Here's another technocratic idea: as we know, whomping hell out of Rodney King with batons came about in part because LAPD officers weren't allowed anymore to use the windpipe-closing chokehold that they had formerly been taught to use on out-of-control arrestees. The problem was that cops would periodically choke people to death, especially black guys who had really pissed them off. Was this because cops were seized by an irrational, uncaused hatred of black guys or because black guys tend more often to do things that really piss cops off? The first answer is the only socially acceptable one.

So, the two dozen cops trying to apprehend Rodney King saw themselves as having not much alternative to bouncing truncheons off Rodney until he decided to come quietly. (Plus, they'd been chasing him at 100 mph, so whomping him just seemed like a good idea at the time.) 

To me, it seemed like there has to be some kind of technological improvement that was better than either whomping or wading in and getting a chokehold. And, indeed, we've seen police forces equipping cops with stand-off weapons such as tasers and pepper spray.
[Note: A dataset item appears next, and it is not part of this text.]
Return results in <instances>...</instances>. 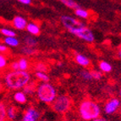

P.S. Commenter gwern found an article from the LA Times, not the NY Times as I recalled. (I was a subscriber to the NY Times in Chicago at the time, but I was vacationing at my parents' house in LA at the time of the verdict in the second trial.)
> Jurors also played and replayed the best evidence in the case--the videotape of the beating that had been taken by an amateur and enhanced by the FBI.
>
> "We went through it frame by frame, slow-motion, fast-motion, God I don't know how many times we watched that thing," Juror No. 9 said.
>
> The tape, made by a bystander, could not answer all their questions. It was blurry at one crucial moment after King was struck and fell to the ground. Some jurors said they could see Powell using his baton to bash the fallen King in the head. But others had difficulty seeing head blows, even when the tape was viewed frame by frame.
>
> All could see a powerful blow that Powell later landed across King's chest. King was on the ground at the time, on his back.
>
> "That chest blow was unreasonable and we felt it was not to effect an arrest but just to hurt the guy," No. 9 said. "That convinced about a third of us."
>
> Powell's laughter while making a radio call to request an ambulance for King also contributed to jurors' impressions that he had acted callously. But the panel stopped short of taking a vote.

So, to the extent that this is the article I remembered, it doesn't say that it was the last blow that led to the conviction, just that there was one blow that was seen by a significant fraction of the jury as unjustified beyond a reasonable doubt. But, in any case, that's awfully different from The Narrative.